Opinion
31 KAH 20-01014
02-04-2022
PATRICIA PAZNER, NEW YORK CITY (BENJAMIN WELIKSON OF COUNSEL)), FOR PETITIONER-APPELLANT. LETITIA JAMES, ATTORNEY GENERAL, ALBANY (SARAH L. ROSENBLUTH OF COUNSEL), FOR RESPONDENTS-RESPONDENTS.
PATRICIA PAZNER, NEW YORK CITY (BENJAMIN WELIKSON OF COUNSEL)), FOR PETITIONER-APPELLANT.
LETITIA JAMES, ATTORNEY GENERAL, ALBANY (SARAH L. ROSENBLUTH OF COUNSEL), FOR RESPONDENTS-RESPONDENTS.
PRESENT: CENTRA, J.P., NEMOYER, CURRAN, AND BANNISTER, JJ.
MEMORANDUM AND ORDER It is hereby ORDERED that the amended judgment so appealed from is unanimously affirmed without costs.

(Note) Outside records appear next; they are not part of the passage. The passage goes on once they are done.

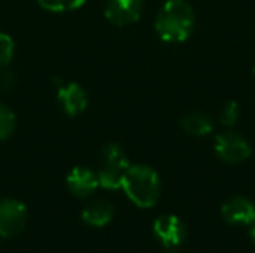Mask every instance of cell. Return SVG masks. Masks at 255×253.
Masks as SVG:
<instances>
[{
    "instance_id": "obj_12",
    "label": "cell",
    "mask_w": 255,
    "mask_h": 253,
    "mask_svg": "<svg viewBox=\"0 0 255 253\" xmlns=\"http://www.w3.org/2000/svg\"><path fill=\"white\" fill-rule=\"evenodd\" d=\"M100 157H102L103 167L121 170V171H127V169L130 167V161H128V158L126 155L124 149L118 143L105 145L102 148Z\"/></svg>"
},
{
    "instance_id": "obj_6",
    "label": "cell",
    "mask_w": 255,
    "mask_h": 253,
    "mask_svg": "<svg viewBox=\"0 0 255 253\" xmlns=\"http://www.w3.org/2000/svg\"><path fill=\"white\" fill-rule=\"evenodd\" d=\"M143 10V0H108L105 16L115 25L136 22Z\"/></svg>"
},
{
    "instance_id": "obj_7",
    "label": "cell",
    "mask_w": 255,
    "mask_h": 253,
    "mask_svg": "<svg viewBox=\"0 0 255 253\" xmlns=\"http://www.w3.org/2000/svg\"><path fill=\"white\" fill-rule=\"evenodd\" d=\"M221 215L224 221L230 225L248 227L255 219V206L247 197L236 195V197L229 198L223 204Z\"/></svg>"
},
{
    "instance_id": "obj_15",
    "label": "cell",
    "mask_w": 255,
    "mask_h": 253,
    "mask_svg": "<svg viewBox=\"0 0 255 253\" xmlns=\"http://www.w3.org/2000/svg\"><path fill=\"white\" fill-rule=\"evenodd\" d=\"M39 4L51 12H67L79 9L85 4L87 0H37Z\"/></svg>"
},
{
    "instance_id": "obj_16",
    "label": "cell",
    "mask_w": 255,
    "mask_h": 253,
    "mask_svg": "<svg viewBox=\"0 0 255 253\" xmlns=\"http://www.w3.org/2000/svg\"><path fill=\"white\" fill-rule=\"evenodd\" d=\"M241 116V107L236 101H227L220 110V122L224 127H233Z\"/></svg>"
},
{
    "instance_id": "obj_20",
    "label": "cell",
    "mask_w": 255,
    "mask_h": 253,
    "mask_svg": "<svg viewBox=\"0 0 255 253\" xmlns=\"http://www.w3.org/2000/svg\"><path fill=\"white\" fill-rule=\"evenodd\" d=\"M167 253H178V252H175V251H170V252H167Z\"/></svg>"
},
{
    "instance_id": "obj_11",
    "label": "cell",
    "mask_w": 255,
    "mask_h": 253,
    "mask_svg": "<svg viewBox=\"0 0 255 253\" xmlns=\"http://www.w3.org/2000/svg\"><path fill=\"white\" fill-rule=\"evenodd\" d=\"M181 127L190 136L203 137V136H208L209 133H212L214 121L208 113L196 110V112H190L181 118Z\"/></svg>"
},
{
    "instance_id": "obj_18",
    "label": "cell",
    "mask_w": 255,
    "mask_h": 253,
    "mask_svg": "<svg viewBox=\"0 0 255 253\" xmlns=\"http://www.w3.org/2000/svg\"><path fill=\"white\" fill-rule=\"evenodd\" d=\"M13 86H15V75H13V72H4V75L1 76V88L4 91H12Z\"/></svg>"
},
{
    "instance_id": "obj_21",
    "label": "cell",
    "mask_w": 255,
    "mask_h": 253,
    "mask_svg": "<svg viewBox=\"0 0 255 253\" xmlns=\"http://www.w3.org/2000/svg\"><path fill=\"white\" fill-rule=\"evenodd\" d=\"M254 75H255V66H254Z\"/></svg>"
},
{
    "instance_id": "obj_8",
    "label": "cell",
    "mask_w": 255,
    "mask_h": 253,
    "mask_svg": "<svg viewBox=\"0 0 255 253\" xmlns=\"http://www.w3.org/2000/svg\"><path fill=\"white\" fill-rule=\"evenodd\" d=\"M57 97L61 109L69 116H78L87 109L88 104L87 92L78 84H61L57 86Z\"/></svg>"
},
{
    "instance_id": "obj_4",
    "label": "cell",
    "mask_w": 255,
    "mask_h": 253,
    "mask_svg": "<svg viewBox=\"0 0 255 253\" xmlns=\"http://www.w3.org/2000/svg\"><path fill=\"white\" fill-rule=\"evenodd\" d=\"M27 224L25 206L13 198L0 200V236L10 239L18 236Z\"/></svg>"
},
{
    "instance_id": "obj_9",
    "label": "cell",
    "mask_w": 255,
    "mask_h": 253,
    "mask_svg": "<svg viewBox=\"0 0 255 253\" xmlns=\"http://www.w3.org/2000/svg\"><path fill=\"white\" fill-rule=\"evenodd\" d=\"M69 191L78 198H87L99 188L97 174L87 167H75L66 179Z\"/></svg>"
},
{
    "instance_id": "obj_17",
    "label": "cell",
    "mask_w": 255,
    "mask_h": 253,
    "mask_svg": "<svg viewBox=\"0 0 255 253\" xmlns=\"http://www.w3.org/2000/svg\"><path fill=\"white\" fill-rule=\"evenodd\" d=\"M15 43L12 37L6 33H0V67L7 66L13 58Z\"/></svg>"
},
{
    "instance_id": "obj_2",
    "label": "cell",
    "mask_w": 255,
    "mask_h": 253,
    "mask_svg": "<svg viewBox=\"0 0 255 253\" xmlns=\"http://www.w3.org/2000/svg\"><path fill=\"white\" fill-rule=\"evenodd\" d=\"M126 195L137 207H154L161 195V180L158 173L149 166H130L124 174L123 186Z\"/></svg>"
},
{
    "instance_id": "obj_3",
    "label": "cell",
    "mask_w": 255,
    "mask_h": 253,
    "mask_svg": "<svg viewBox=\"0 0 255 253\" xmlns=\"http://www.w3.org/2000/svg\"><path fill=\"white\" fill-rule=\"evenodd\" d=\"M215 152L227 164H241L251 157V146L239 133L224 131L215 137Z\"/></svg>"
},
{
    "instance_id": "obj_5",
    "label": "cell",
    "mask_w": 255,
    "mask_h": 253,
    "mask_svg": "<svg viewBox=\"0 0 255 253\" xmlns=\"http://www.w3.org/2000/svg\"><path fill=\"white\" fill-rule=\"evenodd\" d=\"M152 228L158 242L169 249L182 245V242L187 237L185 224L182 222V219H179L175 215H163L157 218Z\"/></svg>"
},
{
    "instance_id": "obj_19",
    "label": "cell",
    "mask_w": 255,
    "mask_h": 253,
    "mask_svg": "<svg viewBox=\"0 0 255 253\" xmlns=\"http://www.w3.org/2000/svg\"><path fill=\"white\" fill-rule=\"evenodd\" d=\"M248 228H250V237H251V240L255 243V219L248 225Z\"/></svg>"
},
{
    "instance_id": "obj_14",
    "label": "cell",
    "mask_w": 255,
    "mask_h": 253,
    "mask_svg": "<svg viewBox=\"0 0 255 253\" xmlns=\"http://www.w3.org/2000/svg\"><path fill=\"white\" fill-rule=\"evenodd\" d=\"M16 125L15 113L6 106L0 104V140H6L12 136Z\"/></svg>"
},
{
    "instance_id": "obj_10",
    "label": "cell",
    "mask_w": 255,
    "mask_h": 253,
    "mask_svg": "<svg viewBox=\"0 0 255 253\" xmlns=\"http://www.w3.org/2000/svg\"><path fill=\"white\" fill-rule=\"evenodd\" d=\"M82 221L90 227H105L114 218V206L106 200H94L82 212Z\"/></svg>"
},
{
    "instance_id": "obj_1",
    "label": "cell",
    "mask_w": 255,
    "mask_h": 253,
    "mask_svg": "<svg viewBox=\"0 0 255 253\" xmlns=\"http://www.w3.org/2000/svg\"><path fill=\"white\" fill-rule=\"evenodd\" d=\"M194 25V10L185 0H167L155 18V31L167 43L185 42L193 34Z\"/></svg>"
},
{
    "instance_id": "obj_13",
    "label": "cell",
    "mask_w": 255,
    "mask_h": 253,
    "mask_svg": "<svg viewBox=\"0 0 255 253\" xmlns=\"http://www.w3.org/2000/svg\"><path fill=\"white\" fill-rule=\"evenodd\" d=\"M124 174H126V171L103 167V169L97 173V177H99V186H102V188H105V189H109V191L120 189V188L123 186Z\"/></svg>"
}]
</instances>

Memorandum: Petitioner commenced this habeas corpus proceeding seeking the immediate release of Dawson Sharpe from the custody of the New York State Department of Corrections and Community Supervision (DOCCS) on the ground, inter alia, that he was being unlawfully held beyond the date of his conditional release upon a request from United States Immigration and Customs Enforcement (ICE) officials. Before the return date of the writ, Sharpe was released from DOCCS's custody to ICE's custody. Supreme Court dismissed the petition as moot. Contrary to petitioner's contention, the court did not improvidently exercise its discretion in declining to invoke the exception to the mootness doctrine (see Matter of Kirkland v. Annucci , 150 A.D.3d 736, 738, 54 N.Y.S.3d 40 [2d Dept. 2017], lv denied 29 N.Y.3d 918, 2017 WL 4015611 [2017] ). The exception to the mootness doctrine applies where the issue to be decided "(1) is likely to recur, either between the parties or other members of the public, (2) is substantial and novel, and (3) will typically evade review in the courts" ( Coleman v. Daines , 19 N.Y.3d 1087, 1090, 955 N.Y.S.2d 831, 979 N.E.2d 1158 [2012] ; see City of New York v. Maul , 14 N.Y.3d 499, 507, 903 N.Y.S.2d 304, 929 N.E.2d 366 [2010] ; Matter of Hearst Corp. v. Clyne , 50 N.Y.2d 707, 714-715, 431 N.Y.S.2d 400, 409 N.E.2d 876 [1980] ). While we agree with petitioner that the issue raised here will typically evade review in the courts, the issue raised is not novel. Indeed, the Second Department addressed this precise issue and concluded that "New York state and local law enforcement officers are not authorized by New York law to effectuate arrests for civil law immigration violations" ( People ex rel. Wells v. DeMarco , 168 A.D.3d 31, 34, 88 N.Y.S.3d 518 [2d Dept. 2018] ), and that it is unlawful to retain a prisoner, who would otherwise be released, pursuant to an ICE detainer (see id. at 53, 88 N.Y.S.3d 518 ). In addition, the issue is not likely to recur given respondents’ concession on appeal that "DOCCS now acknowledges that, under ... [ Wells ], it may not detain an individual solely to facilitate a transfer to federal immigration officials seeking to effectuate a final order of removal."